Task: The entries that follow should be written out exactly.

#### Records provided ####

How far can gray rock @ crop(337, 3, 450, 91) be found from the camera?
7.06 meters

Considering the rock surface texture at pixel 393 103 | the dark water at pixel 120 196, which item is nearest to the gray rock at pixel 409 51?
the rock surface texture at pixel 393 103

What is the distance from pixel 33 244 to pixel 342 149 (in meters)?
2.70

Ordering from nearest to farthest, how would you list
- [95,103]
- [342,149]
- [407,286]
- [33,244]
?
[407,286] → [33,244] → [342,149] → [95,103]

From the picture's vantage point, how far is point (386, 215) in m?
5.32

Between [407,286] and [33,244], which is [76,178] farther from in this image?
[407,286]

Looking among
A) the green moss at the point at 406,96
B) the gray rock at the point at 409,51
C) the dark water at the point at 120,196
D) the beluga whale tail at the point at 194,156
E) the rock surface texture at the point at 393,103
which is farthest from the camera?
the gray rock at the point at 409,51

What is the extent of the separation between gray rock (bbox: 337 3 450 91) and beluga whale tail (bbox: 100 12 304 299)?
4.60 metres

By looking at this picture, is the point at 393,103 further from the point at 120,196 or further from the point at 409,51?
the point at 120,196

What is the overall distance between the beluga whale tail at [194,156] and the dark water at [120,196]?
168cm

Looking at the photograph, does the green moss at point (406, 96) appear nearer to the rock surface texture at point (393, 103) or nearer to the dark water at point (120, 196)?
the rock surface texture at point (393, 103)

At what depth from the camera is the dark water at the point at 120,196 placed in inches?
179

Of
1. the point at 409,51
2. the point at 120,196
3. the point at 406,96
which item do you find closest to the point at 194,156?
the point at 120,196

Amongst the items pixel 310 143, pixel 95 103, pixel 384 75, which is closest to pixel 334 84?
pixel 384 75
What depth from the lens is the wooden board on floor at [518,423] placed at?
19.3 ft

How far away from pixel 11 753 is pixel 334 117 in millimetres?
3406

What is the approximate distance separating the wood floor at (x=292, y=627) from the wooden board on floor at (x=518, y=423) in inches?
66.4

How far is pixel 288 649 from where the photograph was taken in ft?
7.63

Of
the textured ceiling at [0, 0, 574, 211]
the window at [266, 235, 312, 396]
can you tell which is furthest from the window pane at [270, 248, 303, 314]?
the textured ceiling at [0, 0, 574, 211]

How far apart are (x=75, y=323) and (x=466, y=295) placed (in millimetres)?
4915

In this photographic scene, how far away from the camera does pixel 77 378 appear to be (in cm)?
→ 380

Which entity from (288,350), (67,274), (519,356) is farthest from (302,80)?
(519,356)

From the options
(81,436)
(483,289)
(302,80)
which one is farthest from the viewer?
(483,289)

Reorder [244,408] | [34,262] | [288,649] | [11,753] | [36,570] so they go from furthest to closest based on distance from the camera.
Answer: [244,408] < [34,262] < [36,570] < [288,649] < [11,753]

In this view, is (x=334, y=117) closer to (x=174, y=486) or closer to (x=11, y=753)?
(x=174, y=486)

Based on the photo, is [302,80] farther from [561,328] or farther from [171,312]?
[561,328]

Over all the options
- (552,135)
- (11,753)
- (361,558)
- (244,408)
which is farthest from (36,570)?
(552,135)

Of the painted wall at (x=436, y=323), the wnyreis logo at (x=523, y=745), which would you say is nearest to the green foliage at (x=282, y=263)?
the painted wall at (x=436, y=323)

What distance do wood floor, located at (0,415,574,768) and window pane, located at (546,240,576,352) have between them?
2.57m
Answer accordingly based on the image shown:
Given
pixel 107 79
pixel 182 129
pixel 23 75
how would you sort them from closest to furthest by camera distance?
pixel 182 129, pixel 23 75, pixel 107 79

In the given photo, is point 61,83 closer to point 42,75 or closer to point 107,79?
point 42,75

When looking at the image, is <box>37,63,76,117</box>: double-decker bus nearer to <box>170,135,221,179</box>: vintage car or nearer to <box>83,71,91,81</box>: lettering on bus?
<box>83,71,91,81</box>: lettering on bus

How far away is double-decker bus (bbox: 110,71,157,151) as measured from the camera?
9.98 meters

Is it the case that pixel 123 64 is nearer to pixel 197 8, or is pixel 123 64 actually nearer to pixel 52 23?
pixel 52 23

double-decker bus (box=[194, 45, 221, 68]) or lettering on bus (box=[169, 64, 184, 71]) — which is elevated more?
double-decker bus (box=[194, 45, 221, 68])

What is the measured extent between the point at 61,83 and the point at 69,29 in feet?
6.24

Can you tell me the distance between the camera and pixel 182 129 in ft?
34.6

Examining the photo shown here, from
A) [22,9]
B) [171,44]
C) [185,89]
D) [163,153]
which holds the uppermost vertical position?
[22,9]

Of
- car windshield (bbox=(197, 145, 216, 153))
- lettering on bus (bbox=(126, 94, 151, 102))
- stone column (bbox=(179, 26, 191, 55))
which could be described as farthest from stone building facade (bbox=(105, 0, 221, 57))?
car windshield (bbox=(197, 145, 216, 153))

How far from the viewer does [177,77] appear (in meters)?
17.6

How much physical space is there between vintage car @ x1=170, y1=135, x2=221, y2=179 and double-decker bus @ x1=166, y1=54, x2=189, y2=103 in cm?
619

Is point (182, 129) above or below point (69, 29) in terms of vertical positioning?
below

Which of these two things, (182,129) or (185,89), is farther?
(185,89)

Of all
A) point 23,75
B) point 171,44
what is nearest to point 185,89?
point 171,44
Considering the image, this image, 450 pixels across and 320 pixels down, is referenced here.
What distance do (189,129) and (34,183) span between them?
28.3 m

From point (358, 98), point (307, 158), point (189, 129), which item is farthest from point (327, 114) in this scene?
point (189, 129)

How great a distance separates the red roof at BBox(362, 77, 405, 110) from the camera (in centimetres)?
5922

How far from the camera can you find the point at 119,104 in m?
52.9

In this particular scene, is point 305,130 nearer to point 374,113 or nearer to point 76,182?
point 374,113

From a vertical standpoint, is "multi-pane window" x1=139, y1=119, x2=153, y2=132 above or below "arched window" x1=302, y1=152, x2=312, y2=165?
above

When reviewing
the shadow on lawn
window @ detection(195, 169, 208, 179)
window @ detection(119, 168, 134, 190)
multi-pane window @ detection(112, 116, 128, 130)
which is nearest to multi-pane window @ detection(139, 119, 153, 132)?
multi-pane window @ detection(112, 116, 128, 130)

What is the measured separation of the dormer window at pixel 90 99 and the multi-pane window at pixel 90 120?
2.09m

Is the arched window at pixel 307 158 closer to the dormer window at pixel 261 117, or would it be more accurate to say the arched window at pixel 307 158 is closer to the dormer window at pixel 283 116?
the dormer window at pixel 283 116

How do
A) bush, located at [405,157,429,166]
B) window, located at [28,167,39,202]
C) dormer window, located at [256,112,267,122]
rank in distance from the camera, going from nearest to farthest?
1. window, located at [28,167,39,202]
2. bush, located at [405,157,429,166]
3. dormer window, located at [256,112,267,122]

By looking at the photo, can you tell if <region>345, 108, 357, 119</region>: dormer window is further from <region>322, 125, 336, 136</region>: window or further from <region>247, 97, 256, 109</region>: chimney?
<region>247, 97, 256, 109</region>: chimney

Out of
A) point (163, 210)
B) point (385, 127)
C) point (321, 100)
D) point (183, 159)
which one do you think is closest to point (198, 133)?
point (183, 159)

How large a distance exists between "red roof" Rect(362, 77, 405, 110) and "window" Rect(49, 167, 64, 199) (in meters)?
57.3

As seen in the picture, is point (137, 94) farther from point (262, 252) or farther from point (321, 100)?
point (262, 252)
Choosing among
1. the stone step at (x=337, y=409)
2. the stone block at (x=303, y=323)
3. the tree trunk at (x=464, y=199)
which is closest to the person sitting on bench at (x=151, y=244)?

####

The solution:
How far can gray rock @ crop(337, 3, 450, 91) be found from the camera?
7.06 meters

Considering the rock surface texture at pixel 393 103 | the dark water at pixel 120 196, which item is nearest to the gray rock at pixel 409 51?
the rock surface texture at pixel 393 103

What is the distance from pixel 33 244 to pixel 342 149 (in meters)?
2.70

Ordering from nearest to farthest, how would you list
- [95,103]
- [342,149]
- [407,286]
- [33,244]
?
[407,286] → [33,244] → [342,149] → [95,103]

From the picture's vantage point, how far is point (386, 215) in m?
5.32

Between [407,286] and [33,244], which is [76,178] farther from in this image?
[407,286]

Looking among
A) the green moss at the point at 406,96
B) the gray rock at the point at 409,51
C) the dark water at the point at 120,196
D) the beluga whale tail at the point at 194,156
E) the rock surface texture at the point at 393,103
which is farthest from the camera?
the gray rock at the point at 409,51

What is the extent of the separation between gray rock (bbox: 337 3 450 91) and beluga whale tail (bbox: 100 12 304 299)?
4.60 metres

By looking at this picture, is the point at 393,103 further from the point at 120,196 or further from the point at 409,51?
the point at 120,196

What is the overall distance between the beluga whale tail at [194,156] and the dark water at [120,196]?
168cm

Looking at the photograph, does the green moss at point (406, 96) appear nearer to the rock surface texture at point (393, 103) or nearer to the dark water at point (120, 196)?
the rock surface texture at point (393, 103)

At what depth from the camera is the dark water at the point at 120,196 placed in inches?
179

Of
1. the point at 409,51
2. the point at 120,196
3. the point at 406,96
which item do you find closest to the point at 194,156?
the point at 120,196

Amongst the items pixel 310 143, pixel 95 103, pixel 384 75, which is closest to pixel 334 84?
pixel 384 75
What depth from the lens is the wooden board on floor at [518,423] placed at?
19.3 ft

How far away from pixel 11 753 is pixel 334 117 in millimetres?
3406

What is the approximate distance separating the wood floor at (x=292, y=627) from the wooden board on floor at (x=518, y=423) in inches?
66.4

How far is pixel 288 649 from where the photograph was taken in ft?
7.63

Of
the textured ceiling at [0, 0, 574, 211]
the window at [266, 235, 312, 396]
can you tell which is furthest from the window pane at [270, 248, 303, 314]?
the textured ceiling at [0, 0, 574, 211]

How far apart are (x=75, y=323) and (x=466, y=295) placed (in millimetres)?
4915

In this photographic scene, how far away from the camera does pixel 77 378 appear to be (in cm)?
→ 380

Which entity from (288,350), (67,274), (519,356) is farthest from (302,80)?
(519,356)

From the options
(81,436)
(483,289)
(302,80)
which one is farthest from the viewer?
(483,289)

Reorder [244,408] | [34,262] | [288,649] | [11,753] | [36,570] so they go from furthest to closest based on distance from the camera.
Answer: [244,408] < [34,262] < [36,570] < [288,649] < [11,753]

In this view, is (x=334, y=117) closer to (x=174, y=486) or closer to (x=11, y=753)?
(x=174, y=486)

Based on the photo, is [302,80] farther from [561,328] or farther from [171,312]?
[561,328]

Over all the options
- (552,135)
- (11,753)
- (361,558)
- (244,408)
which is farthest from (36,570)?
(552,135)

Of the painted wall at (x=436, y=323), the wnyreis logo at (x=523, y=745), which would you say is nearest to the green foliage at (x=282, y=263)?
the painted wall at (x=436, y=323)

What distance do wood floor, located at (0,415,574,768) and window pane, located at (546,240,576,352) have between them?
2.57m
Answer accordingly based on the image shown:
Given
pixel 107 79
pixel 182 129
pixel 23 75
how would you sort them from closest to furthest by camera distance?
pixel 182 129, pixel 23 75, pixel 107 79

In the given photo, is point 61,83 closer to point 42,75 or closer to point 107,79?
point 42,75

When looking at the image, is <box>37,63,76,117</box>: double-decker bus nearer to <box>170,135,221,179</box>: vintage car or nearer to <box>83,71,91,81</box>: lettering on bus?
<box>83,71,91,81</box>: lettering on bus

How far away is double-decker bus (bbox: 110,71,157,151) as measured from the camera?
9.98 meters

Is it the case that pixel 123 64 is nearer to pixel 197 8, or is pixel 123 64 actually nearer to pixel 52 23?
pixel 52 23

double-decker bus (box=[194, 45, 221, 68]) or lettering on bus (box=[169, 64, 184, 71]) — which is elevated more?
double-decker bus (box=[194, 45, 221, 68])

What is the measured extent between the point at 61,83 and the point at 69,29 in feet?
6.24

Can you tell me the distance between the camera and pixel 182 129 in ft?
34.6

Examining the photo shown here, from
A) [22,9]
B) [171,44]
C) [185,89]
D) [163,153]
which holds the uppermost vertical position?
[22,9]

Of
- car windshield (bbox=(197, 145, 216, 153))
- lettering on bus (bbox=(126, 94, 151, 102))
- stone column (bbox=(179, 26, 191, 55))
which could be described as farthest from stone building facade (bbox=(105, 0, 221, 57))?
car windshield (bbox=(197, 145, 216, 153))

How far from the viewer does [177,77] appear (in meters)?
17.6

How much physical space is there between vintage car @ x1=170, y1=135, x2=221, y2=179 and double-decker bus @ x1=166, y1=54, x2=189, y2=103 in cm?
619

Is point (182, 129) above or below point (69, 29) in terms of vertical positioning?
below

Which of these two things, (182,129) or (185,89), is farther?
(185,89)

Of all
A) point 23,75
B) point 171,44
what is nearest to point 185,89?
point 171,44
Considering the image, this image, 450 pixels across and 320 pixels down, is referenced here.
What distance do (189,129) and (34,183) span between them?
28.3 m

From point (358, 98), point (307, 158), point (189, 129), which item is farthest from point (327, 114) in this scene?
point (189, 129)

How great a distance separates the red roof at BBox(362, 77, 405, 110) from the camera (in centimetres)?
5922

How far from the camera can you find the point at 119,104 in m?
52.9

In this particular scene, is point 305,130 nearer to point 374,113 or nearer to point 76,182?
point 374,113

From a vertical standpoint, is "multi-pane window" x1=139, y1=119, x2=153, y2=132 above or below "arched window" x1=302, y1=152, x2=312, y2=165?
above

When reviewing
the shadow on lawn
window @ detection(195, 169, 208, 179)
window @ detection(119, 168, 134, 190)
multi-pane window @ detection(112, 116, 128, 130)
which is nearest to multi-pane window @ detection(139, 119, 153, 132)?
multi-pane window @ detection(112, 116, 128, 130)

What is the measured separation of the dormer window at pixel 90 99 and the multi-pane window at pixel 90 120?
2.09m

Is the arched window at pixel 307 158 closer to the dormer window at pixel 261 117, or would it be more accurate to say the arched window at pixel 307 158 is closer to the dormer window at pixel 283 116?
the dormer window at pixel 283 116

How do
A) bush, located at [405,157,429,166]
B) window, located at [28,167,39,202]
C) dormer window, located at [256,112,267,122]
rank in distance from the camera, going from nearest to farthest?
1. window, located at [28,167,39,202]
2. bush, located at [405,157,429,166]
3. dormer window, located at [256,112,267,122]

By looking at the photo, can you tell if <region>345, 108, 357, 119</region>: dormer window is further from <region>322, 125, 336, 136</region>: window or further from <region>247, 97, 256, 109</region>: chimney?
<region>247, 97, 256, 109</region>: chimney

Out of
A) point (163, 210)
B) point (385, 127)
C) point (321, 100)
D) point (183, 159)
which one do you think is closest to point (198, 133)?
point (183, 159)

How large a distance exists between "red roof" Rect(362, 77, 405, 110) and "window" Rect(49, 167, 64, 199) (in meters)?
57.3

As seen in the picture, is point (137, 94) farther from point (262, 252) or farther from point (321, 100)?
point (262, 252)
Choosing among
1. the stone step at (x=337, y=409)
2. the stone block at (x=303, y=323)
3. the tree trunk at (x=464, y=199)
which is closest to the person sitting on bench at (x=151, y=244)?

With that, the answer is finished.